▶ Written exercise:
Could you edit the lines starting at the one containing "Between the castle" and ending at the one containing "chimney (locate(336, 155, 352, 191)) →", replacing "sequence" with "arrange" and changing nothing else, then return only those lines?

======== Extracted information

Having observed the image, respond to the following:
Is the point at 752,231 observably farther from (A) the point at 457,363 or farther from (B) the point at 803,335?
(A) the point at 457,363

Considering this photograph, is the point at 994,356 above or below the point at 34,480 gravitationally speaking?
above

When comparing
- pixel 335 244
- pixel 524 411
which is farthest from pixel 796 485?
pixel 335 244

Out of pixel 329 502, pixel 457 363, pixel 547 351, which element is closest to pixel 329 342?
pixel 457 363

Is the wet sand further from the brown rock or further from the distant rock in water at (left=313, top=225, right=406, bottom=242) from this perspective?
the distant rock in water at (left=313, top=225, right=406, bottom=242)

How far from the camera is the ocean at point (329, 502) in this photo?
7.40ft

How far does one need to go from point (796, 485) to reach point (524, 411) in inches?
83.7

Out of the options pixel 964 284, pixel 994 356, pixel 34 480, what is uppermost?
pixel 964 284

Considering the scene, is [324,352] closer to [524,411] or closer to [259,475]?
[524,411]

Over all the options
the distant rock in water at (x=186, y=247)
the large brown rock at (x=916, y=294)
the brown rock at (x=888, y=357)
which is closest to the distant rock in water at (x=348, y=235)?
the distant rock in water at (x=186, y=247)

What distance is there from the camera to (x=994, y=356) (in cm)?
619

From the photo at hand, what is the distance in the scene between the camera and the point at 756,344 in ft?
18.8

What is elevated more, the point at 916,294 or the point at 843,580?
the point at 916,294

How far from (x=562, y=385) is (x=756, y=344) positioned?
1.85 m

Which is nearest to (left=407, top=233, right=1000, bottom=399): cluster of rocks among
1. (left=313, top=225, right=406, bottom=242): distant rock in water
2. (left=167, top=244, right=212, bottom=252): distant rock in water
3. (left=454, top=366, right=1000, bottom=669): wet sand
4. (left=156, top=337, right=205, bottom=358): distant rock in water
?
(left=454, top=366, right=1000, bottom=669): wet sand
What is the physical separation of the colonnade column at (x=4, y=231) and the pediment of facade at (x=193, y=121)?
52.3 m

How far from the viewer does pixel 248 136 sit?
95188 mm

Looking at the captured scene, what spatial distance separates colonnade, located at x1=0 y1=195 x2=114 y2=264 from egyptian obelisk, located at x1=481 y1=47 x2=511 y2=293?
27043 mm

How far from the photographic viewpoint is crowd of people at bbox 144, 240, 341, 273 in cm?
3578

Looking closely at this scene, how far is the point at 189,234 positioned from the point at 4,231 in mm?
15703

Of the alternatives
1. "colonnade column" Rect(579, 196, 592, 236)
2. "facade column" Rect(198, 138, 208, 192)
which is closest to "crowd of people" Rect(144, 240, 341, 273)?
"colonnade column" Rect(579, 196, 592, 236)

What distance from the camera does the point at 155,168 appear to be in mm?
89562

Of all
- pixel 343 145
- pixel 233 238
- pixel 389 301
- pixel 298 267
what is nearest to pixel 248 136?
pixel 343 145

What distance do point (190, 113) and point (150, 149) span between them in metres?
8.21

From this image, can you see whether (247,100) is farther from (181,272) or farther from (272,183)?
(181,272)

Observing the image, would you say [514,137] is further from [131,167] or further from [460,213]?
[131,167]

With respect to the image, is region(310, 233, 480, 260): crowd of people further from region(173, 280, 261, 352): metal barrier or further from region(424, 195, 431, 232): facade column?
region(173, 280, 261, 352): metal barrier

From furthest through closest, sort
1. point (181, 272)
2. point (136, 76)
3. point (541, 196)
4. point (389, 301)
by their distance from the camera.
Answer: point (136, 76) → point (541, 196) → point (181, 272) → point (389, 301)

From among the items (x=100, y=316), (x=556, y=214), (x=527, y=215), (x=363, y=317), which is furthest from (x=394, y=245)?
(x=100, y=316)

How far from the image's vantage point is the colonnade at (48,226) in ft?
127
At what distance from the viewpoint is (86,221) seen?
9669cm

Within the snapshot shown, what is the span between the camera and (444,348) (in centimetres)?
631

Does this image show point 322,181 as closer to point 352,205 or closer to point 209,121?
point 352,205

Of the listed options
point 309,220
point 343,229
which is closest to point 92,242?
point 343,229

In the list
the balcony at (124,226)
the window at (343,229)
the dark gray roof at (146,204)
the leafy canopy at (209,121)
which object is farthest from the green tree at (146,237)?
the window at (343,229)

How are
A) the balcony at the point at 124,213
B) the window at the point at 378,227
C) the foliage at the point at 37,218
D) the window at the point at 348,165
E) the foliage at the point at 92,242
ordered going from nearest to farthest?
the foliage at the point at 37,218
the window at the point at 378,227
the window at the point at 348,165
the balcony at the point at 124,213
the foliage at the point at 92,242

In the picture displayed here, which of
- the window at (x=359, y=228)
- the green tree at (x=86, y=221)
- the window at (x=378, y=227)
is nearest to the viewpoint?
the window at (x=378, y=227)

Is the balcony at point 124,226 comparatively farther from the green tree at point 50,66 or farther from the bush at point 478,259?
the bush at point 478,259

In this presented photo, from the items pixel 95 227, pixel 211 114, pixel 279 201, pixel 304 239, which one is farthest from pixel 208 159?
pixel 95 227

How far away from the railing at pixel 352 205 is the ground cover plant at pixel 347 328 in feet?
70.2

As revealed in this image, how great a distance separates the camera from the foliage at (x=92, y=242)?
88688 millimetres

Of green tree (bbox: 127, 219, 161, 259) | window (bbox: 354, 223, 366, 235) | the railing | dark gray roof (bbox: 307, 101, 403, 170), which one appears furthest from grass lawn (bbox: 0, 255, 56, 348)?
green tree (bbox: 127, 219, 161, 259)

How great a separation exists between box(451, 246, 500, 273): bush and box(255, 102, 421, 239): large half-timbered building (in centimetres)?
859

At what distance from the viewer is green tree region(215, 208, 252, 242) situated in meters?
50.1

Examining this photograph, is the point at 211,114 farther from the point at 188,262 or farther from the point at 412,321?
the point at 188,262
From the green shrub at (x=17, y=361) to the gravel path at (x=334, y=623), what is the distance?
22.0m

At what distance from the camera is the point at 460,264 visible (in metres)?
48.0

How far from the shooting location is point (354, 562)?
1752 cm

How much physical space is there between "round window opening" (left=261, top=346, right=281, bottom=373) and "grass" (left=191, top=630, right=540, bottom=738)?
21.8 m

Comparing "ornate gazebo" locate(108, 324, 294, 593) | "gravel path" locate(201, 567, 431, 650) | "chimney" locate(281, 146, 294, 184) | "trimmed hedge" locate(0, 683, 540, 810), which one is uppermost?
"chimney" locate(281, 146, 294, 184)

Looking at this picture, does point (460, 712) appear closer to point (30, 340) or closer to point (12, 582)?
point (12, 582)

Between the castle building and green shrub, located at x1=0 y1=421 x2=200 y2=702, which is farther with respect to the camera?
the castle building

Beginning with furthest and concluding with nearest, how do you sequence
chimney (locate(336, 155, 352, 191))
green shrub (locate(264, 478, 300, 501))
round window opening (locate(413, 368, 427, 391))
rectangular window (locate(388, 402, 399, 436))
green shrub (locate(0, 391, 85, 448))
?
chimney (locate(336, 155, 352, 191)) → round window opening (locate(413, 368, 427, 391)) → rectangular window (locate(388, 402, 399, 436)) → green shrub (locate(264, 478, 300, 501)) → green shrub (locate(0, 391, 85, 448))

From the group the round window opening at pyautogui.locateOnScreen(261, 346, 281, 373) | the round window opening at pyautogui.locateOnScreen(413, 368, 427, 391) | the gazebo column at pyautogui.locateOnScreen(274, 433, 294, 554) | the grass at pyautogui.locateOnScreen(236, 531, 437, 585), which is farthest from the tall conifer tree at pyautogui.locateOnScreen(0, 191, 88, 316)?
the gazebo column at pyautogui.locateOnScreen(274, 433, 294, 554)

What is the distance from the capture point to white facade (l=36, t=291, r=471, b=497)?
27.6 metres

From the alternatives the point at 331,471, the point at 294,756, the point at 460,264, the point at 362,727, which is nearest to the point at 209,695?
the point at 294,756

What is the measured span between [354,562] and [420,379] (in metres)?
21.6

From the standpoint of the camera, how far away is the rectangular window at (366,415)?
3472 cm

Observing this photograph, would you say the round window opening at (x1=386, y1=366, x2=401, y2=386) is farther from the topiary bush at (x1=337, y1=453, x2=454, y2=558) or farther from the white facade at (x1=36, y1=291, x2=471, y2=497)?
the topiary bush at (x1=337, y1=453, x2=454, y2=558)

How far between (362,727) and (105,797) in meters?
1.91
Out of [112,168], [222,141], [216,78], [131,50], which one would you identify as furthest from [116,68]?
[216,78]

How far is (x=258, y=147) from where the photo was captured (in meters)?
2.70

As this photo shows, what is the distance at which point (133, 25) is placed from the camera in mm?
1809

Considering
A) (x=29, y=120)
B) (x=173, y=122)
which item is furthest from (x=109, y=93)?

================

▶ Solution to this problem:
Between the castle building and green shrub, located at x1=0 y1=421 x2=200 y2=702, which is farther with respect to the camera?
the castle building

Beginning with furthest and concluding with nearest, how do you arrange
chimney (locate(336, 155, 352, 191))
green shrub (locate(264, 478, 300, 501))
round window opening (locate(413, 368, 427, 391))
rectangular window (locate(388, 402, 399, 436))
green shrub (locate(0, 391, 85, 448))
?
chimney (locate(336, 155, 352, 191)) → round window opening (locate(413, 368, 427, 391)) → rectangular window (locate(388, 402, 399, 436)) → green shrub (locate(264, 478, 300, 501)) → green shrub (locate(0, 391, 85, 448))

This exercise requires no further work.